Earlier in the month I opened a forum topic about TCLs ditching of Astute as their service partner in the South Island. It had a few reads, but no posts, I think it may be because many people outside the industry don't really understand how it is structured, and who's got their hands in who's pockets. Allow me to ellaborate:
I appreciate that many of the participants in the geekzone community are very familiar with NZ's telco industry, please don't think I'm being patronising, I'm just telling my story really. Also, please excuse some of the written outbursts on this blog - I'm in an interesting state of mind at the moment.
The two major telcos in NZ are of course Telecom and TelstraClear, these are the guys who will actually send someone out to connect up(or cut off) your phone/broadband/cable TV(TCL in Wellington and Christchurch). Now when this chicken arrives on your doorstep with a brand new shiny phone/modem/STB, they won't actually be employed by Telecom or TCL, they are employed by a service partner (which is a euphemism for a contracting company - haven't you noticed how modern companies love to make everything a "partnership" or a "relationship", enhancing the "customer experience". I remember when they weren't even customers but subscribers, and nobody gave a sh*t about the subs anyway, and by the way I just want a phone to order a pizza, I don't want to be shagged by anyone - I'll wait for the bill for that to happen, but I digress...).
Telecom's service partners are Downers and Transfield, who have got regions or "patches" dedicated to each throughout NZ.
TelstraClear have (or had) an exclusive contract with Astute to be their service partner throughout the whole conuntry.
But what does this really mean for the customer?
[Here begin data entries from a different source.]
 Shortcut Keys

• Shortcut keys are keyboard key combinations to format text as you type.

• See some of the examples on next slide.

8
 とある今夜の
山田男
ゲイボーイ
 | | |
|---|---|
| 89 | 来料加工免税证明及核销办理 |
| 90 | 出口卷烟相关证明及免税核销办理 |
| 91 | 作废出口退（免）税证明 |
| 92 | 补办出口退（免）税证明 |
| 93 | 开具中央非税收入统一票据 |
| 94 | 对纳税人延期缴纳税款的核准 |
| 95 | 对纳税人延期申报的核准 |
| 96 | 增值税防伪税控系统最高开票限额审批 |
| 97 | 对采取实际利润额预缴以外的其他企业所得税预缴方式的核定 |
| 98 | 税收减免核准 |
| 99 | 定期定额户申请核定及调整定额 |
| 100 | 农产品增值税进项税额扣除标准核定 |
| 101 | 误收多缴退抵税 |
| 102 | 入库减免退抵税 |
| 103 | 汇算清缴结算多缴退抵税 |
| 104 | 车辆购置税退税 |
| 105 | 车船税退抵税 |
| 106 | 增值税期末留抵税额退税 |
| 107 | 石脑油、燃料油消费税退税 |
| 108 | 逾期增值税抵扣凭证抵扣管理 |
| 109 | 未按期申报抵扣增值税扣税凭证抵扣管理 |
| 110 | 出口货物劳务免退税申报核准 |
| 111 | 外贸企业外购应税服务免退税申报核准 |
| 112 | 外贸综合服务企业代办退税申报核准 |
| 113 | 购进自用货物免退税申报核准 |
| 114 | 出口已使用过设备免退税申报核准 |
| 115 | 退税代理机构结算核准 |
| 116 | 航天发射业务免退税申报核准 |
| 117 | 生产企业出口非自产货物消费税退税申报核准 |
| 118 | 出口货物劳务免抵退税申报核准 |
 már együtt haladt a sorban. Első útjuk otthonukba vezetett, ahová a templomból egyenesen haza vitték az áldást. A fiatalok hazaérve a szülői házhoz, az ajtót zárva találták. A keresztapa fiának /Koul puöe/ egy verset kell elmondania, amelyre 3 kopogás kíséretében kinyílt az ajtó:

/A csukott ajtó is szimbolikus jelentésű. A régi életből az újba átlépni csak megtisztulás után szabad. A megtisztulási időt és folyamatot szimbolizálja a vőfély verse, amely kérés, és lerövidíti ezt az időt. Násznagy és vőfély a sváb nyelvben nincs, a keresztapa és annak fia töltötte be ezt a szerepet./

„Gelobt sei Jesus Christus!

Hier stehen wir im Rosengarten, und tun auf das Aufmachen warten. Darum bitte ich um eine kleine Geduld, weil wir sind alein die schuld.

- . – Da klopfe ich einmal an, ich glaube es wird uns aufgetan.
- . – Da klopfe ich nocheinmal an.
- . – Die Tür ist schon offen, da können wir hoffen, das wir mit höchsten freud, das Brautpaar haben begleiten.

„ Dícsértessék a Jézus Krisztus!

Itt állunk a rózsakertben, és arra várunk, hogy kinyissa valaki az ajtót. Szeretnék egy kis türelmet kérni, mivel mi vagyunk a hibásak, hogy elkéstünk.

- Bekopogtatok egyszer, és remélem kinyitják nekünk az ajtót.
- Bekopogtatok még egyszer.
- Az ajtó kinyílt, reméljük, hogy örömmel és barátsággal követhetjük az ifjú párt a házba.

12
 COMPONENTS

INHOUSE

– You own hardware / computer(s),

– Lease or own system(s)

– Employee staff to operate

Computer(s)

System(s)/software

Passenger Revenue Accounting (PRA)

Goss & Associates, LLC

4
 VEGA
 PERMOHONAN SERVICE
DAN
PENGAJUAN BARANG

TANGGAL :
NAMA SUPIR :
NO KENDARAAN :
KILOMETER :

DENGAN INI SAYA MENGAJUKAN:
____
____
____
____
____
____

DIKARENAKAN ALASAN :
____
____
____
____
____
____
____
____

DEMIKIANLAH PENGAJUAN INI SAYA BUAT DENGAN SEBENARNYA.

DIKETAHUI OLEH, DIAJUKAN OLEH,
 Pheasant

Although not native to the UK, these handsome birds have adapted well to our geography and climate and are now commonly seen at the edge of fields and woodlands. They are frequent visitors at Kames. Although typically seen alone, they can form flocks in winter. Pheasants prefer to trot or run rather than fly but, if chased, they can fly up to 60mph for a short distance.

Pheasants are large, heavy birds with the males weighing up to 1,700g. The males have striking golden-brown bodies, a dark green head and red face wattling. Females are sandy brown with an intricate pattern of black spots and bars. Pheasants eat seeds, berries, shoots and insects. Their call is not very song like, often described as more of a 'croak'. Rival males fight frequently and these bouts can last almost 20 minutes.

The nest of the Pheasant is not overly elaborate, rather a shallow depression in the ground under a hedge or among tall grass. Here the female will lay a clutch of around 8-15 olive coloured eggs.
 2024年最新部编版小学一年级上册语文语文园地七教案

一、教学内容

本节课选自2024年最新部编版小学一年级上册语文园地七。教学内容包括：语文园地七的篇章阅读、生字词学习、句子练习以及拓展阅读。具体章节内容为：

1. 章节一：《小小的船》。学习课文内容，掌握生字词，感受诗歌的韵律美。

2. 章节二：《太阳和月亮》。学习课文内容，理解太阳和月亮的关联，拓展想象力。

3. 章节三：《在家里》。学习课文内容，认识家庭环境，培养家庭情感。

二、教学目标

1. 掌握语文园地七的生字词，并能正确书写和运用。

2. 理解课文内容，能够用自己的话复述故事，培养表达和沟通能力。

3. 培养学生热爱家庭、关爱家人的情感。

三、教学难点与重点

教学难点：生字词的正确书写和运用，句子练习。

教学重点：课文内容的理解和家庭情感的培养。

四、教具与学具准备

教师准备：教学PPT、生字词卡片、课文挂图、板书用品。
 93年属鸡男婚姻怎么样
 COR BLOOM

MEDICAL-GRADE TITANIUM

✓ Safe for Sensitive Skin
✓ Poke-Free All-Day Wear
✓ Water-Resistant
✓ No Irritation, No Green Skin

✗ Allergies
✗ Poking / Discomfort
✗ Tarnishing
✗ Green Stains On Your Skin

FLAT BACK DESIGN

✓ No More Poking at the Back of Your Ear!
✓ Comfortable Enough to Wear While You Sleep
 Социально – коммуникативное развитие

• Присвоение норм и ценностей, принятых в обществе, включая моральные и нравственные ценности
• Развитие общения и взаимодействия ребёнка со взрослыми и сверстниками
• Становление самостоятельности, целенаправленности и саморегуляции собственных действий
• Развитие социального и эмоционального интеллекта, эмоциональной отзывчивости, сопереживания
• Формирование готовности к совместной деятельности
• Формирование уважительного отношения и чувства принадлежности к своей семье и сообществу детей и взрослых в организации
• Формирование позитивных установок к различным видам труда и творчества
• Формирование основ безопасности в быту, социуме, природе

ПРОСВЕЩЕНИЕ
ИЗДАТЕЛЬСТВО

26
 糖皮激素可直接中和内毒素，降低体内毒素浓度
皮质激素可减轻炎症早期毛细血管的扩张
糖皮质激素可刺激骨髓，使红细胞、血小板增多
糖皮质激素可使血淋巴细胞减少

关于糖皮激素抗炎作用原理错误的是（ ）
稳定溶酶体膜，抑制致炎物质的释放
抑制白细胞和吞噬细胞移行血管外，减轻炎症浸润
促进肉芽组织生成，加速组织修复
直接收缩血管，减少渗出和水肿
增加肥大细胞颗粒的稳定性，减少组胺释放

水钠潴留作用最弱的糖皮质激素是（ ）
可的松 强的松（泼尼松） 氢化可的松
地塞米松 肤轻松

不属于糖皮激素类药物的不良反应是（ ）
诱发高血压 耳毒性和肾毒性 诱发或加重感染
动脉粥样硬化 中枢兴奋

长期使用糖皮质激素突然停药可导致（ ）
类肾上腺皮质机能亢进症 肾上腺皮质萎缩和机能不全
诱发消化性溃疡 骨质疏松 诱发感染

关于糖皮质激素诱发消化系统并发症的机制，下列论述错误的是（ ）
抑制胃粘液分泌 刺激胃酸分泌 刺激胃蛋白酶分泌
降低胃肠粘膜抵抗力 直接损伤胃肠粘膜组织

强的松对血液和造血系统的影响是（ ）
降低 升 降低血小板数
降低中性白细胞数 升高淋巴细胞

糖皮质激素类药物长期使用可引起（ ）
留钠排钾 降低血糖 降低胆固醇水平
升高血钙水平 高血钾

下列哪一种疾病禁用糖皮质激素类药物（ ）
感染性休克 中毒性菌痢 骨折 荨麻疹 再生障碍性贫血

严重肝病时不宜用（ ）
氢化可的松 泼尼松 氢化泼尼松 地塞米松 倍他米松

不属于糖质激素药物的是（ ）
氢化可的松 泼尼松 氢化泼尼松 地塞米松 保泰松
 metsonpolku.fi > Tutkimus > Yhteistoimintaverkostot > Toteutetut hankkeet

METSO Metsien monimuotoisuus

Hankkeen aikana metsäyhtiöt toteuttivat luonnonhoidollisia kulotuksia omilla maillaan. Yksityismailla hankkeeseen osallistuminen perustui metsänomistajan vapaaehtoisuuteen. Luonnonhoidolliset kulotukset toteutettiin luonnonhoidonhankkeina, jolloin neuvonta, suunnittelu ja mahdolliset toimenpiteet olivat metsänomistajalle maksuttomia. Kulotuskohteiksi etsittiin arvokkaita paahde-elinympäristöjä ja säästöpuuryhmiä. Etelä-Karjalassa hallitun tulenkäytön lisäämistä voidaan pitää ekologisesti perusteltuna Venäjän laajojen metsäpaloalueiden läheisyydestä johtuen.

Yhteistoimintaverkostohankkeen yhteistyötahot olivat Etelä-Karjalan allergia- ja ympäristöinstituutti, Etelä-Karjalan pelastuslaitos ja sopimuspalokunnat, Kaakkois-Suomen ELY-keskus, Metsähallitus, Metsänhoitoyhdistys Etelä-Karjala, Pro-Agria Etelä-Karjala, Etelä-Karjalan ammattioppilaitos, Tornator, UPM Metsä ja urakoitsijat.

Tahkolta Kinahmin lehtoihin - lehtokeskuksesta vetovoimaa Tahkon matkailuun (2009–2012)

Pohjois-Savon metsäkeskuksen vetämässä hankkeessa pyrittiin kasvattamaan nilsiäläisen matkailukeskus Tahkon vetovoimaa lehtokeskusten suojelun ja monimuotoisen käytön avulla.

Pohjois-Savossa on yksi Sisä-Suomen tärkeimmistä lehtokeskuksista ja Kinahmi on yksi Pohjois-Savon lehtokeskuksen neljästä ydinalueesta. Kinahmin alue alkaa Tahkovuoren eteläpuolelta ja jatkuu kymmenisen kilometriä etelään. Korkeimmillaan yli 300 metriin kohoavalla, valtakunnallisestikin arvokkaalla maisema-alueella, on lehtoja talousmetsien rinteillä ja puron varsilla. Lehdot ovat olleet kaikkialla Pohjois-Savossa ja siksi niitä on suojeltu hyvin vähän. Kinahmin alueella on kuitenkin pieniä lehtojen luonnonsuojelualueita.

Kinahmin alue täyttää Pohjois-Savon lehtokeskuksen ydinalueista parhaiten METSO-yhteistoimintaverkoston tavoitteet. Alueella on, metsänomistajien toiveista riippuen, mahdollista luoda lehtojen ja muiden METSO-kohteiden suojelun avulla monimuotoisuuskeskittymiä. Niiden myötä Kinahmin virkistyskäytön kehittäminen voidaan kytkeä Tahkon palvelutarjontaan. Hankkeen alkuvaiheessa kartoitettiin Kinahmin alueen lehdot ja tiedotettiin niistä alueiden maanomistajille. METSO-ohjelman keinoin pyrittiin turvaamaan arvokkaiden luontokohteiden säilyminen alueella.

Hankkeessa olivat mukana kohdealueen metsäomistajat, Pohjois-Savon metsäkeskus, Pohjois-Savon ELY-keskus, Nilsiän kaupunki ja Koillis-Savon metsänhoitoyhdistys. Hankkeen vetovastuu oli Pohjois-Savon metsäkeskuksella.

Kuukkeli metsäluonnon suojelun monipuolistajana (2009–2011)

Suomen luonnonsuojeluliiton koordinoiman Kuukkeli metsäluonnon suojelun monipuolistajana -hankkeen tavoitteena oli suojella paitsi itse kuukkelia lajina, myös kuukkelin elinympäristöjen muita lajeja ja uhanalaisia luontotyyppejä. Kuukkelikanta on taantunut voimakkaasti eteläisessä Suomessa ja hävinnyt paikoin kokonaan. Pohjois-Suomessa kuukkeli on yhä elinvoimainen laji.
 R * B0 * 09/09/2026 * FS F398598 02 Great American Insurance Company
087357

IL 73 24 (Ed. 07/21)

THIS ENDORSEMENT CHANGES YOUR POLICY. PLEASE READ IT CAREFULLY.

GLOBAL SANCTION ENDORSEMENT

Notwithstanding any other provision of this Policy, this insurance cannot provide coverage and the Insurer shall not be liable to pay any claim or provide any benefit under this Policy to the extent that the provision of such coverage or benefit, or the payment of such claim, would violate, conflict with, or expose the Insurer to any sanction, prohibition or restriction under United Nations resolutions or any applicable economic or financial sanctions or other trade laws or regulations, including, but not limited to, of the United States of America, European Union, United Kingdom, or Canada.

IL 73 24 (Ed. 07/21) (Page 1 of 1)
It means that these contracting companies have bid for, and won these contracts to act as exclusive service partners for Telecom and TCL. Think about this for a minute, what do you think is the most importaint criteria for a telco when awarding these contracts? Money of course!! Telecom and TCL have got all these contracting companies undercutting each other to try and get these contracts, effectively nailing them down to the bare minimum - better to make $1 on each job rather than have no work at all. I remember being on some bullsh*t project management course once (it's not rocket science, it's the science that builds rockets! - barf!!?!), talking about the magic triangle of Costs, Time and Quality. You can guarantee that the telcos won't want to compromise time frames, and when they've screwed down the contractors costs it is going to be quality that suffers. For quality, read customer service.
So how did this happen?
To be honest, I'm not really sure, I was living in Yurp when the telcos decided it was a good idea to sell off their engineering workforce and contract them back again (I was driving around Hampshire in my A6 Avant, desperately trying to stop this very thing happening in the cable company I was working for. I succeeded too. Being constantly harrassed by senior management to hand over projects to service providers (not partners at that stage) "look at the cost savings if Norcaciscatel do this network!!", I had to sit down with them and step by step prove that my teams could do the job better and more efficiently - I was proved right, when an equipment supplier was handed a big transmission project, the "in house" engineers and techs (whose jobs were being threatened by the outsourcing of this project) were never busier, chasing the service provider and sorting out all their cock-ups. Happy days...).
The origins were with the breakup of the Post Office and subsequent sell-off of Telecom. (Roger Douglas you Bastard!!! If John Key wants any credibility as Prime Minister he really needs to distance himself from that git!!)
You know, Telecom was split up way back then too. Into regional operating companies (ROCs) and technology based business units such as Telecom Cellular and Telecom Mobile Radio. I left the country when I resigned frm TMR, so I'm not sure when or why the structure was shaken up again.
I arrived back in NZ in 2002 to find all these service partners running around installing phones (Telecom and TCL hadn't put their foot down then, and there was a whole plethora of contracting companies doing the work).
Well, that's todays history lesson, sorry if it's a bit colourful and biased, but I'm only human.
Other related posts:
Visionstream awarded Chorus Auckland patch - another blow against the industry at the hands of Telecom
Transfields future as Telecom SP on knife-edge
Downers buys Astute. Downers now SP for Telecom, TCL and Vodafone
Comment by sbiddle, on 2-Apr-2008 14:48
And what is going to happen in Wellington with Astute?
Comment by sbiddle, on 2-Apr-2008 19:03
At the end of the day however for many of the techs it simply means a different shirt!